Dynamic Geometry: P35

See the diagram below: - The figure is easy to make when you know that in this kind of configuration, the sum of the areas of the two semicircles is always equal to half the area of the circle.

• Let us find $x_K$ , $y_K$ and $r$ . Altough, only $y_K$ is relevant here.

• We use the pythagorean theorem to write three equations:

• $\begin{cases}\left(a+r\right)^2=\left(x_K+\sqrt{1-a^2}\right)^2+y_K^2\\\left(\sqrt{1-a^2}+r\right)^2=\left(x_K-a\right)^2+y_K^2\\\left(1-r\right)^2=x_K^2+y_K^2\end{cases}$

• $\begin{cases}x_K=\frac{1}{2}\left(-1+a+2a^2-\sqrt{1-a^2}\right)\\y_K=\sqrt{2}a\sqrt{-a^2+1}\\r=\frac{1}{2}\left(1-a-\sqrt{1-a^2}+2a\sqrt{1-a^2}\right)\end{cases}$

• Now we can evaluate the area of the quadrilateral which is equal to: $KE\cdot AH=\sqrt{2}\sqrt{-a^2\left(-1+a^2\right)}\left(a+\sqrt{1-a^2}\right)$

• We can solve $\sqrt{2}\sqrt{-a^2\left(-1+a^2\right)}\left(a+\sqrt{1-a^2}\right)=\dfrac{84\sqrt{2}}{125}$ and we find $a=\frac{3}{5}$ or $a=\frac{4}{5}$ which does not matter for the final result, both values will work.

• If $a=\frac{3}{5}$ , then $\sqrt{1-a^2}=\frac{4}{5})$ and the ratio of the largest to the smallest radius is equal to $\frac{4}{3}$

• Finally $3+4=7$
---*---
[Task instructions]
(a) Answer these questions about the geometry solution:
(i) In this kind of configuration, what is the sum of the areas of the two semicircles always equal to?
(ii) Which values of a does solving the area equation give?
(iii) When a is 3/5, what is the ratio of the largest radius to the smallest radius?
(b) Extract the section of the geometry solution that begins at the words "Dynamic Geometry: P35" and stops after the words "is relevant here.", copying it word for word.
The rows that follow come from another source.

[Source data]
---*---
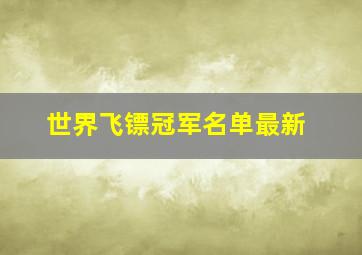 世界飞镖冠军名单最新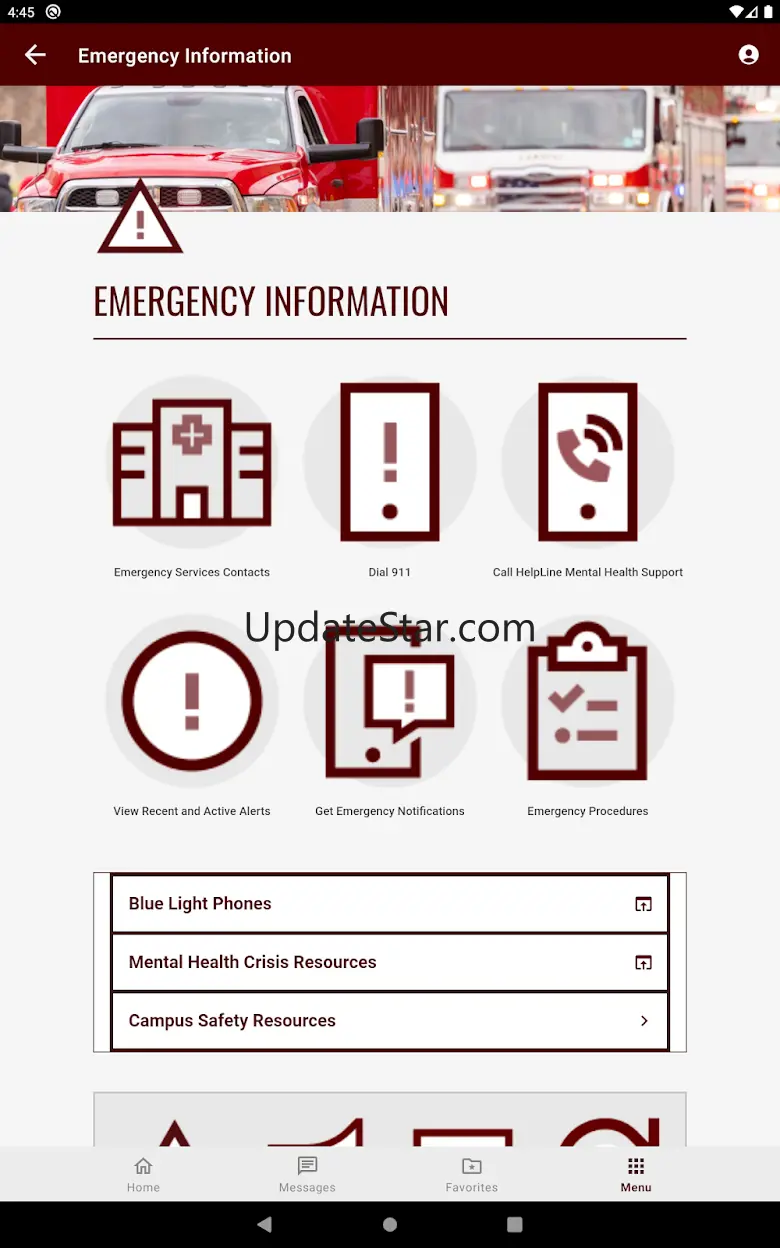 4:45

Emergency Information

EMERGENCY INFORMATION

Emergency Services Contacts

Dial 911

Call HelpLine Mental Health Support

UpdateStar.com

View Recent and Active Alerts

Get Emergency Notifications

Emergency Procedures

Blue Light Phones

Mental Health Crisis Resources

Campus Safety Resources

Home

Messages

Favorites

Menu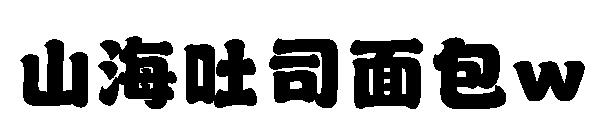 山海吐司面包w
---*---
[Answers to the problems]
(a)
(i) Half the area of the circle.
(ii) a = 3/5 or a = 4/5.
(iii) 4/3.

(b)
Dynamic Geometry: P35

See the diagram below: - The figure is easy to make when you know that in this kind of configuration, the sum of the areas of the two semicircles is always equal to half the area of the circle.

• Let us find $x_K$ , $y_K$ and $r$ . Altough, only $y_K$ is relevant here.